As many as 15 million Americans, many of them children, are at risk of losing their health insurance in the months ahead. Since January 2020, federal pandemic emergency guidelines mandated that during the Covid pandemic, no Medicaid enrollees could lose their coverage. But with governments deciding that the public health emergency (PHE) is coming to a close and the federal funds that bolstered state Medicaid programs drying up, that coverage could come to an end this year.
Typically, states review Medicaid enrollees on a rolling basis, reassessing applicants’ age, employment, income, housing, and disability status to determine if they qualify for Medicaid. Since the declaration of the public health emergency caused by the Covid pandemic, those reassessments stopped. Nearly two years later, more Americans than ever are enrolled in Medicaid—76.7 million people, almost 1 in 4 Americans, 6 million of whom are children who qualify for CHIP, the government-funded Children’s Health Insurance Program, or who are covered under their parents’ Medicaid enrollment.
Complicating matters is the fact that states aren’t sure when the PHE will be declared over, meaning they aren’t sure when they’ll need to begin processing the two-year backlog of redeterminations. The Biden Administration recently announced that states would have up to 12 months to complete the mammoth task of reassessing every current Medicaid enrollee’s eligibility—a change from the initial time frame of six months after the PHE is declared over.

**GIVEN DATA**
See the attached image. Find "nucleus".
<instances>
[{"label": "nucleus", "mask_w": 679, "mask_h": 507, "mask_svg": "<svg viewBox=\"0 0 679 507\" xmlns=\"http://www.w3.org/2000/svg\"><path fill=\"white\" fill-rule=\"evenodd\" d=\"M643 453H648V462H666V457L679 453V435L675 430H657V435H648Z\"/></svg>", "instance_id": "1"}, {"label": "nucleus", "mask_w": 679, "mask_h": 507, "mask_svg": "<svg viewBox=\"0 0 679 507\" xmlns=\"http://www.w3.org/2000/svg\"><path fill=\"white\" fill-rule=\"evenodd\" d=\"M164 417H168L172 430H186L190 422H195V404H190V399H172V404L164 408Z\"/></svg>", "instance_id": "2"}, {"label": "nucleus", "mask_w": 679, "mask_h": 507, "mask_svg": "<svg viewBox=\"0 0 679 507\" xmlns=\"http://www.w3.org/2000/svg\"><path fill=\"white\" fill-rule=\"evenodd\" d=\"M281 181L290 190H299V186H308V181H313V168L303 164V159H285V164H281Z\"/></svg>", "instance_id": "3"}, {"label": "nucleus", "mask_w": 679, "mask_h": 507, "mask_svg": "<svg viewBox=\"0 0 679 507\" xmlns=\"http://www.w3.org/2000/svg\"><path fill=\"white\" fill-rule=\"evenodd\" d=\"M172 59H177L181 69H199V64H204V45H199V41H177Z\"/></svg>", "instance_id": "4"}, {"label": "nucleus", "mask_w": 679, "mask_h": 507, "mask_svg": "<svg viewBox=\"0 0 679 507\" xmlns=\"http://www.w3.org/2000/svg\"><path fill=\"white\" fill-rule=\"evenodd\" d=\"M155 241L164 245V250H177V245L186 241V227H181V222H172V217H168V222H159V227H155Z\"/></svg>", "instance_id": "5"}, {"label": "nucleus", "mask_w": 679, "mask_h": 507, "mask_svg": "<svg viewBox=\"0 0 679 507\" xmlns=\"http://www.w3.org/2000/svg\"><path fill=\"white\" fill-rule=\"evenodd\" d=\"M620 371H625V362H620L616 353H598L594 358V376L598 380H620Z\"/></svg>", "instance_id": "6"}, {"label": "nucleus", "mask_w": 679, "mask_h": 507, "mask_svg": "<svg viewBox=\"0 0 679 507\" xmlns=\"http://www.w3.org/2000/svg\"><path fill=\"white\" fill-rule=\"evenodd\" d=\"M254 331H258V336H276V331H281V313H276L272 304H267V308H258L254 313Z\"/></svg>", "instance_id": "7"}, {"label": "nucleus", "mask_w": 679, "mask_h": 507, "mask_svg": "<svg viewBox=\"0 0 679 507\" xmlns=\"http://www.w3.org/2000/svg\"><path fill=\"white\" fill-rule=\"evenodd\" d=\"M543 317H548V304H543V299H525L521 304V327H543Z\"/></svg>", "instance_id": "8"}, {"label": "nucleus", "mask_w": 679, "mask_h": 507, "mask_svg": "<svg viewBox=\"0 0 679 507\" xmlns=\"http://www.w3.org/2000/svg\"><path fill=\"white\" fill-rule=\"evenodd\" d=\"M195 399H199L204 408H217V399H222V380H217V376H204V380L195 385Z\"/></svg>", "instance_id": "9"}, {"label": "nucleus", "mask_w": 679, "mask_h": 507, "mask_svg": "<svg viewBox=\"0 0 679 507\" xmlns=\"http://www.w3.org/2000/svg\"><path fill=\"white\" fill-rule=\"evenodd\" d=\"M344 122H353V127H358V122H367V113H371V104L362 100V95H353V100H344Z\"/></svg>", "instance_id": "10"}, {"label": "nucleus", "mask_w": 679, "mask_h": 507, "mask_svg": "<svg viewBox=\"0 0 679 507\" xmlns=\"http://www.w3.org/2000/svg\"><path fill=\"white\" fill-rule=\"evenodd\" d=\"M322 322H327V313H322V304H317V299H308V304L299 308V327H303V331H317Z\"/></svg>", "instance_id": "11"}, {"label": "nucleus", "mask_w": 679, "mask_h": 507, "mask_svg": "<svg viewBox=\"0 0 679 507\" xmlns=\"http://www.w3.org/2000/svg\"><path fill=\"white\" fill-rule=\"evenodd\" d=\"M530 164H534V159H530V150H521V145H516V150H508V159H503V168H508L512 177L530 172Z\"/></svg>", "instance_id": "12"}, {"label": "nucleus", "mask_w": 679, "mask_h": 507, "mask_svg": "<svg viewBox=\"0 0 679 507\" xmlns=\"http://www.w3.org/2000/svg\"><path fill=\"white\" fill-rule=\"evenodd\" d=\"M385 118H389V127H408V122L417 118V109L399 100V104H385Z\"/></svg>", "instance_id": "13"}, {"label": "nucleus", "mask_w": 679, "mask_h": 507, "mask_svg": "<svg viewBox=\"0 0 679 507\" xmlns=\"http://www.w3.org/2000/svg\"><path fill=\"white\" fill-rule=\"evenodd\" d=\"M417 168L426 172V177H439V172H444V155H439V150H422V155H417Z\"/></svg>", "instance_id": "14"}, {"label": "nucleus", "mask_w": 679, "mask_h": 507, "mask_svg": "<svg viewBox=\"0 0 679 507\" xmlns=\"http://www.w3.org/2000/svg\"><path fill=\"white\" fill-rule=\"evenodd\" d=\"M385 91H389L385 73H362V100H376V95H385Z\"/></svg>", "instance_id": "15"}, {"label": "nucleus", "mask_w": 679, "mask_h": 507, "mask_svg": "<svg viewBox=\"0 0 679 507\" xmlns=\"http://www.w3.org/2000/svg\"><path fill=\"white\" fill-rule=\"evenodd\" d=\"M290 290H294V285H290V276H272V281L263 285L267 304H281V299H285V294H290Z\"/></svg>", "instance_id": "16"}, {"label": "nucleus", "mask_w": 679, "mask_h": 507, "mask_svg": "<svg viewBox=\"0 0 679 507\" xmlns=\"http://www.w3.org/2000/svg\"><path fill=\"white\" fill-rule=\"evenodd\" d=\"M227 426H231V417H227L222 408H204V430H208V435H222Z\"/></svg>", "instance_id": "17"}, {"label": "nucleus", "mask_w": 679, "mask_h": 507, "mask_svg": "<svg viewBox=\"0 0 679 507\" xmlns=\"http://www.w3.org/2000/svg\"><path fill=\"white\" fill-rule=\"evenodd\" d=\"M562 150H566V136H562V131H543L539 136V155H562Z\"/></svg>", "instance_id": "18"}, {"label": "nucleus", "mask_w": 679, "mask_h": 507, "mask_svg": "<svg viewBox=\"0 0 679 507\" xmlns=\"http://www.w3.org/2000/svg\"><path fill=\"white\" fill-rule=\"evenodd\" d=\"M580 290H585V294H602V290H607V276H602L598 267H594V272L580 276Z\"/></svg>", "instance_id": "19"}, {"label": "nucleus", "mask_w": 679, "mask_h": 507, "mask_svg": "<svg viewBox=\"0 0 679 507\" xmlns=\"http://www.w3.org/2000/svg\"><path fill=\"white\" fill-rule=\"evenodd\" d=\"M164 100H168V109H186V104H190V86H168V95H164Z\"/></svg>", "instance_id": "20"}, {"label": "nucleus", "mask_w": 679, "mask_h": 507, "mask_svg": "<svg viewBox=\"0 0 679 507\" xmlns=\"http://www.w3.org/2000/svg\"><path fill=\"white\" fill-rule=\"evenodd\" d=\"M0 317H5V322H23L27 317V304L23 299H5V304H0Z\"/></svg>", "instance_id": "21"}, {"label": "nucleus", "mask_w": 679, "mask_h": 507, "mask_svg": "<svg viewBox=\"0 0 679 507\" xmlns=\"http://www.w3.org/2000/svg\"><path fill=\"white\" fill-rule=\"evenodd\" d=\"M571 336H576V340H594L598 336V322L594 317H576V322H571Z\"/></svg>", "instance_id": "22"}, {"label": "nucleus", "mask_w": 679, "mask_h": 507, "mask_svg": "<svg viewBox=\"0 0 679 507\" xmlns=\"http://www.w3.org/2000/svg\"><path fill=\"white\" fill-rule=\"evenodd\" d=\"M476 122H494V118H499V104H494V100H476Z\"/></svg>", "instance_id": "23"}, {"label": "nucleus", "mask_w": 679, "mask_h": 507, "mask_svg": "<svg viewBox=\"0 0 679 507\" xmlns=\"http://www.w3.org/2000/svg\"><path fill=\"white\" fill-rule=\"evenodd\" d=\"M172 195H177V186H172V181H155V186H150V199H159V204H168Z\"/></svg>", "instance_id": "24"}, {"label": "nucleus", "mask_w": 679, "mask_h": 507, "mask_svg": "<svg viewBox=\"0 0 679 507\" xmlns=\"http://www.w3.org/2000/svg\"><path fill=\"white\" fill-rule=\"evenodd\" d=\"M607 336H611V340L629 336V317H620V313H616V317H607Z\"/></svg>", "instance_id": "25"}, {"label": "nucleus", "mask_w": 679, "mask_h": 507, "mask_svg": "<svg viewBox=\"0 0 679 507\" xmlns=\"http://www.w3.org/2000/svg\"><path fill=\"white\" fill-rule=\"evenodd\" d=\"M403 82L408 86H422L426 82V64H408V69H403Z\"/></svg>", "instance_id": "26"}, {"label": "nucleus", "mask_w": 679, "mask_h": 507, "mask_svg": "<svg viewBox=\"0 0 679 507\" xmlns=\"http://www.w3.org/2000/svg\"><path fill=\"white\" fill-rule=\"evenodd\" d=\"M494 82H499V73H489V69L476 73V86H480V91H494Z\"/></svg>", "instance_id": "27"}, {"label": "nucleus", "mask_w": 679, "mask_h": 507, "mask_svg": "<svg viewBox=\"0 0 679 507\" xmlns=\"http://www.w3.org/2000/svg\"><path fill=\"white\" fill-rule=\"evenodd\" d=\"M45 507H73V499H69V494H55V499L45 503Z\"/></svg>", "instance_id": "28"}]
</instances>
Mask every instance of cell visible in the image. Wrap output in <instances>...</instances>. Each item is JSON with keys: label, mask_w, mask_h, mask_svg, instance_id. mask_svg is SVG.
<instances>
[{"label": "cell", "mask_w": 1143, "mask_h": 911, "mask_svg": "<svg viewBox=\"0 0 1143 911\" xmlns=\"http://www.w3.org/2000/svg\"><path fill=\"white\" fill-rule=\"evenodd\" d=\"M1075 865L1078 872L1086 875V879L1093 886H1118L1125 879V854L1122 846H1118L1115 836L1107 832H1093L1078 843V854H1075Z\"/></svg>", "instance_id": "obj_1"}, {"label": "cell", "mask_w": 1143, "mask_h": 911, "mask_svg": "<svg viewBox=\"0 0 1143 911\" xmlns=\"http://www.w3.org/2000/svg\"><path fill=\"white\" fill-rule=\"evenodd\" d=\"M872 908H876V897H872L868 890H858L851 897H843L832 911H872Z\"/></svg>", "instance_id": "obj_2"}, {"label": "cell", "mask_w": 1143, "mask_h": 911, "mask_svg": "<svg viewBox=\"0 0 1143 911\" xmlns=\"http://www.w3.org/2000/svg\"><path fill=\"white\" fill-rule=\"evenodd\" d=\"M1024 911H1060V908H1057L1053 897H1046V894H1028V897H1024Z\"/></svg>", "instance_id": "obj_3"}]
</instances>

**TASK INSTRUCTIONS**
1. In the Medicaid coverage text, how long did the Biden Administration say states would have to reassess every current enrollee's eligibility?
2. Carry the text on Medicaid coverage forward from its final sentence.
The material after the Medicaid text is separate from it.

**RESPONSES**
1. Up to 12 months.

2.
The uncertainty surrounding the end of the PHE and, therefore, the end of the Medicaid mandate is also confusing matters. States are scrambling to determine when and how to let residents know their Medicaid could end. Initially, the Biden Administration had an end date of January 15th, 2022, but just two days before extended the deadline 90 days. State officials are finding it difficult to put a communication plan in place when they don’t know when the process will officially begin.
As with any time bureaucratic mountain of paperwork and number crunching, mistakes are bound to be made. In a typical year, some Medicaid renewal and cancellation documents—which are sent via the U.S. Mail, not electronically—get lost in transit or end up at the wrong address, and with so many people facing cancellation, the wave of documents will be unprecedented. And all this comes at a time when many state agencies are short-staffed and underprepared to meet the burden of reviewing the mind-blowing number of Medicaid enrollees.
The best-case scenario for millions of low-income and marginalized people, and children, is that they will still qualify for Medicaid or that they can obtain insurance through an employer or the Affordable Care Act insurance marketplace, which can cost hundreds of dollars a month for coverage. Experts expect many people to fall through the cracks and be left either wholly uninsured or at the very least experience a gap in coverage while they enroll in alternative health plans.
And even small gaps in coverage can have significant impacts on families, especially considering that the pandemic is not yet over and that Medicaid enrollees have the lowest level of vaccinations in many states.